For whatever reason I can not make myself get this day going.

I have a few hunches at the reason(s) for possibly trying to prolong this day, or avoid it coming to be at all....

One, it is quite possibly my last day of "summer" without too many official work responsibilities...so I don't want to muddle it with things I must do...

Two, it will be a hard evening for friends I love tremendously. And to top it off, I don't really have anyway to help or make it easier. My prayer is that more hurt does not ensue after the dust settles for them tonight....

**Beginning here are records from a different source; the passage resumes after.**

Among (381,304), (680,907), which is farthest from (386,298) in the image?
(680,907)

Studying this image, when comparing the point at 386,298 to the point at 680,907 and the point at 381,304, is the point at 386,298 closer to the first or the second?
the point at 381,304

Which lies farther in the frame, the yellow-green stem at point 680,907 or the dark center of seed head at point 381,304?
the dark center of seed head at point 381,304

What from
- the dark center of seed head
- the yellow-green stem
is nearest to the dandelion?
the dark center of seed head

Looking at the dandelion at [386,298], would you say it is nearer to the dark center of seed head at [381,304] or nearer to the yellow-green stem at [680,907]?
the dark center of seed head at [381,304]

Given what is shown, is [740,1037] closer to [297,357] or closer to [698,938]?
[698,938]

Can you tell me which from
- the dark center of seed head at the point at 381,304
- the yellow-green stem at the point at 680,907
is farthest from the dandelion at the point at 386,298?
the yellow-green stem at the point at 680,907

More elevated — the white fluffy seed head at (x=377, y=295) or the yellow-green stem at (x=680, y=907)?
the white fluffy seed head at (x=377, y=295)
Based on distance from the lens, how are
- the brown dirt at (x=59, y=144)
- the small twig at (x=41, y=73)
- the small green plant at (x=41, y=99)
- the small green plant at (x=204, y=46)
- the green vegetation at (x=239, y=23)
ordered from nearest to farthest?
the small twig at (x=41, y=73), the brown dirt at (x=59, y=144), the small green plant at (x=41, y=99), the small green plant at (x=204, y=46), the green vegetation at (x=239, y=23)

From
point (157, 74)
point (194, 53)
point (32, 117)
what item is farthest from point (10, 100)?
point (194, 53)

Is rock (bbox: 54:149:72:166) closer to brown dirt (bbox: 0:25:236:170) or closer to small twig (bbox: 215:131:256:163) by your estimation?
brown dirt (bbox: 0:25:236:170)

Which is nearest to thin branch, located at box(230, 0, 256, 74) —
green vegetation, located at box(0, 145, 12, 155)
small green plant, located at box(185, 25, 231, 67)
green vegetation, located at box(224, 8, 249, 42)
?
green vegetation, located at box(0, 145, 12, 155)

Three, I have a very important meeting with my boss from church tonight. I am unsettled about the subject matter we will be discussing, my future. The meeting is in four hours, and the thought of it brings tears to my eyes. I don't want to cry in this meeting.....I don't have answers for the questions he will ask me.

It is a Monday.....one where I wish I was not an adult.

Ugh.

3 comments:

Lisa said...

Oh yes....Mondays are not fun sometimes. When you're in the middle of something un-fun, you can say "at least it's part of the way over now," like right now-- we are halfway to Tuesday.

In fact, I say it's not 2pm on Monday, it's -8:00 on Tuesday.

Joshua said...

Yep, I understand completely...I rarely have very bad Mondays, but today has not been the best and tonight looks to be just as promising.

Now where did I put that gun....

terriH said...

don't leave me hanging, sister. how did it go? what's the status on the situation we discussed last week? let's chat again soon. love you!